Nach dem Seitenwechsel versuchte US-Trainer Mauricio Pochettino mit der Einwechslung von Giovanni Reyna neue offensive Impulse zu setzen. Doch die Amerikaner bissen sich an der kompakten belgischen Defensive, die gezielt auf Konter lauerte, regelmässig die Zähne aus. Und jener Mann, über den die ganze Fussballwelt sprach, blieb blass: Folarin Balogun kam kaum zur Geltung und vergab in der 82. Minute alleine vor Thibaut Courtois kläglich die grösste amerikanische Chance.

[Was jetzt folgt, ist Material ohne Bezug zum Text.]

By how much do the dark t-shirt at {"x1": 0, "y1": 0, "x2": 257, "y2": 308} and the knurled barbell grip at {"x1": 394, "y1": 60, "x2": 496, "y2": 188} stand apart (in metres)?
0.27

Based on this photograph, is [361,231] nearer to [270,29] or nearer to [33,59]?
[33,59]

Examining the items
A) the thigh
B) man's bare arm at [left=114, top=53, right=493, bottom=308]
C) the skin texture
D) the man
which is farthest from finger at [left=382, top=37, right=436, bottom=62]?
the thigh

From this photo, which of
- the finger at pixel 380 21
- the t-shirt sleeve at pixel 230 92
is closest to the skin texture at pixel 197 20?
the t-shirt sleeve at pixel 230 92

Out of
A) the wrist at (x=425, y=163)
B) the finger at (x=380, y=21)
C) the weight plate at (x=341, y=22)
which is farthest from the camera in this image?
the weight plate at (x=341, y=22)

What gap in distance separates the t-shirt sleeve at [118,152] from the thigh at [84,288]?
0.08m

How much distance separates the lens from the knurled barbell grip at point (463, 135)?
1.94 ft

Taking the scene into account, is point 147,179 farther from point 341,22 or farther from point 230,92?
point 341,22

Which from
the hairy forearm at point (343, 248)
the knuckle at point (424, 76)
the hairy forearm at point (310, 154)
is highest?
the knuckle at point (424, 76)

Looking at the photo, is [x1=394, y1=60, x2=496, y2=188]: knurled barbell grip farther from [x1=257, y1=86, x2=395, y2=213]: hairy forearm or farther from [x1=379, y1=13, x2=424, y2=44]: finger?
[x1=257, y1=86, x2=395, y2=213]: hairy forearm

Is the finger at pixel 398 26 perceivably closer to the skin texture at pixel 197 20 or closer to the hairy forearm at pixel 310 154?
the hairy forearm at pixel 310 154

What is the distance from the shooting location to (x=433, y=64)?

Stattdessen besiegelte ein grober Aussetzer von US-Keeper Matt Freese die Niederlage. Er vertändelte den Ball unnötig, was der eingewechselte Hans Vanaken mit einem Schuss aus 30 Metern ins leere Tor zum 3:1 bestrafte (57.). In der Nachspielzeit setzte Romelu Lukaku nach Vorarbeit von Doku mit dem 4:1 den Schlusspunkt (90+3).
Belgien feiert nach dem späten Kraftakt im Sechzehntelfinal nun einen souveränen Sieg und darf weiter vom grossen Wurf träumen. Im Viertelfinal in Inglewood treffen die Belgier am Freitag auf den Mitfavoriten Spanien. Für die USA endet das Heimturnier nach einer turbulenten Woche auf bittere Weise – und angesichts der belgischen CAS-Drohung droht auch am grünen Tisch noch ein Nachspiel.
USA - Belgien 1:4 (1:2)
Seattle. 66'925 Zuschauer. SR Makhadmeh (JOR).
Tore: 9. De Ketelaere (Raskin) 0:1. 31. Tillman 1:1. 33. De Ketelaere (Trossard) 1:2. 57. Vanaken (De Ketelaere) 1:3. 93. Lukaku (Vanaken) 1:4.
USA: Freese; Freeman, Richards, Ream, Antonee Robinson (92. Arfsten); McKennie, Adams (72. Pepi), Tillman; Dest (46. Reyna), Balogun (92. Wright), Pulisic (59. Berhalter).
Belgien: Courtois; Castagne, Ngoy, Mechele, De Cuyper; Onana (21. Vanaken), Raskin (89. Witsel); Lukébakio (67. Doku), Tielemans, Trossard (89. Saelemaekers); De Ketelaere (67. Lukaku).